Ameta Durgesh, Kumar Surendra, Mishra Rishav, Behera Laxmidhar, Chakraborty Aniruddha, Sandhan Tushar
Indian Knowledge System and Mental Health Applications Centre, Indian Institute of Technology, Mandi, India.
Indian Knowledge System Centre, ISS, Delhi, India.
PLoS One. 2025 May 28;20(5):e0322514. doi: 10.1371/journal.pone.0322514. eCollection 2025.

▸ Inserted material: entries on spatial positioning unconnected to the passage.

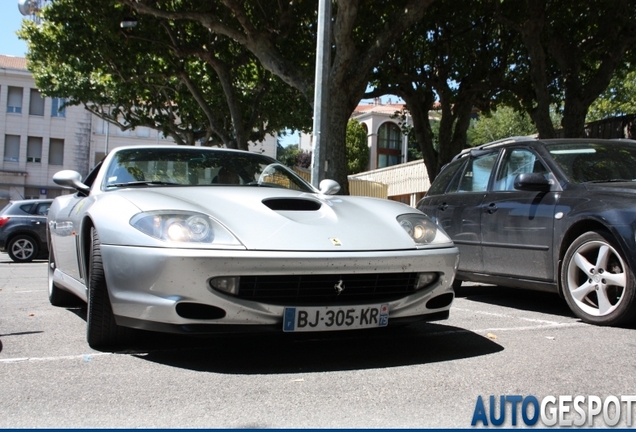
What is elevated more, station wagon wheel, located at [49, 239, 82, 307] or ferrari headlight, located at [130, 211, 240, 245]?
ferrari headlight, located at [130, 211, 240, 245]

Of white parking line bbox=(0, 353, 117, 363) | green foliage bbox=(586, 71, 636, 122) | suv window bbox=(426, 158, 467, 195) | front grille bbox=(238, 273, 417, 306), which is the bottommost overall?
white parking line bbox=(0, 353, 117, 363)

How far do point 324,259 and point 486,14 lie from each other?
17019 millimetres

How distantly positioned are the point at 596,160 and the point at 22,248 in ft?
45.2

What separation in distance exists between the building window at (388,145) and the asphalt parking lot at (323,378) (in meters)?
77.4

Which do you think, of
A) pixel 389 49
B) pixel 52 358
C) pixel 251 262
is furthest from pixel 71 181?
pixel 389 49

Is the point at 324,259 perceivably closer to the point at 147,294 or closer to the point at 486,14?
the point at 147,294

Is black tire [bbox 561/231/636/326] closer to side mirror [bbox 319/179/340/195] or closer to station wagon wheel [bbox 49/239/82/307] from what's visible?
side mirror [bbox 319/179/340/195]

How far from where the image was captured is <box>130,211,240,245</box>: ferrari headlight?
147 inches

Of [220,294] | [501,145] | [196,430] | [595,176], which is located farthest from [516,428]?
[501,145]

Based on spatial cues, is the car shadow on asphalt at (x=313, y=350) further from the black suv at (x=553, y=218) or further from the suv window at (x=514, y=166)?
the suv window at (x=514, y=166)

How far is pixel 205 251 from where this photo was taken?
365 centimetres

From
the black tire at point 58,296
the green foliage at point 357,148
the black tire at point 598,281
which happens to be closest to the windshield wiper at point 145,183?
the black tire at point 58,296

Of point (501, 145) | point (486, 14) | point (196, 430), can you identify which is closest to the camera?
point (196, 430)

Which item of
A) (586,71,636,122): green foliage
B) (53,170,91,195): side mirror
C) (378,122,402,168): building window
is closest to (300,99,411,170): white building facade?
(378,122,402,168): building window
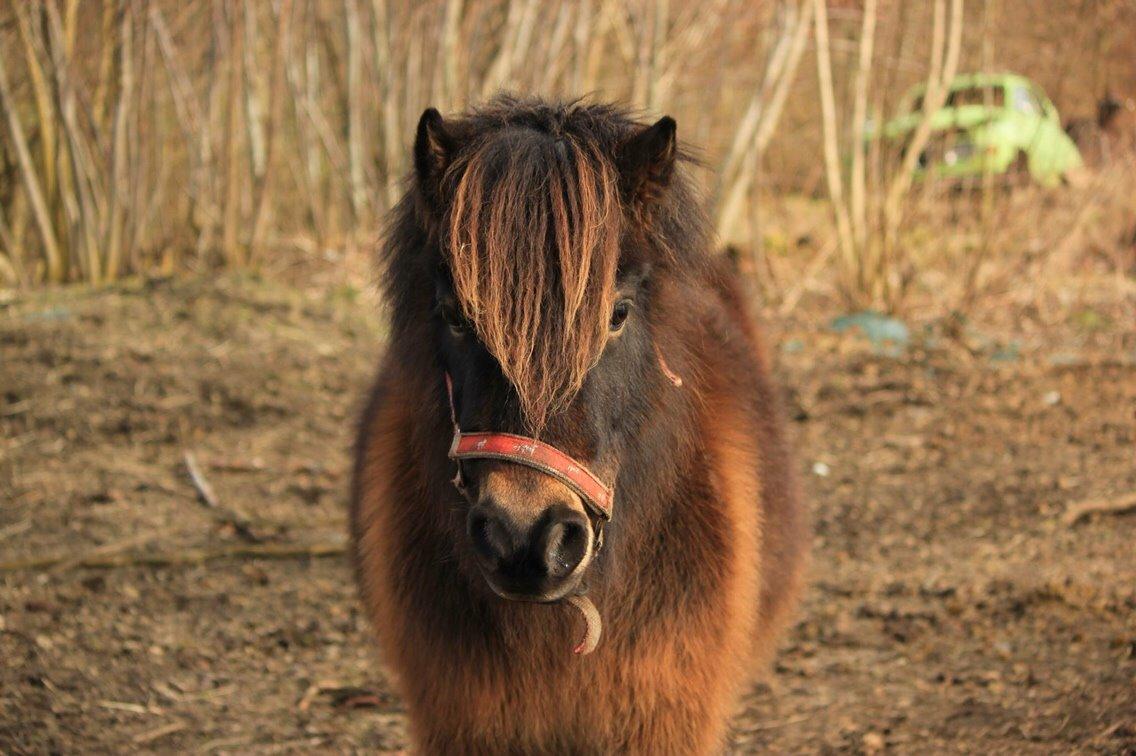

This research delves into olfaction, a sensory modality that remains complex and inadequately understood. We aim to fill in two gaps in recent studies that attempted to use machine learning and deep learning approaches to predict human smell perception. The first one is that molecules are usually represented with molecular fingerprints, mass spectra, and vibrational spectra; however, the influence of the selected representation method on predictive performance is inadequately documented in direct comparative studies. To fill this gap, we assembled a large novel dataset of 2606 molecules with three kinds of features: mass spectra (MS), vibrational spectra (VS) and molecular fingerprint features (FP). We evaluated their performance using four different multi-label classification models. The second objective is to address an inherent challenge in odor classification multi-label datasets (MLD)-the issue of class imbalance by random resampling techniques and an explainable, cost-sensitive multilayer perceptron model (CSMLP). Experimental results suggest significantly better performance of the molecular fingerprint-based features compared with mass and vibrational spectra with the micro-averaged F1 evaluation metric. The proposed resampling techniques and cost-sensitive model outperform the results of previous studies. We also report the predictive performance of multimodal features obtained by fusing the three mentioned features. This comprehensive and systematic study compares the predictive performance for odor classification of different features and utilises a multifaceted approach to deal with data imbalance. Our explainable model sheds further light on features and odour relations. The results hold the potential to guide the development of the electric nose and our dataset will be made publicly available.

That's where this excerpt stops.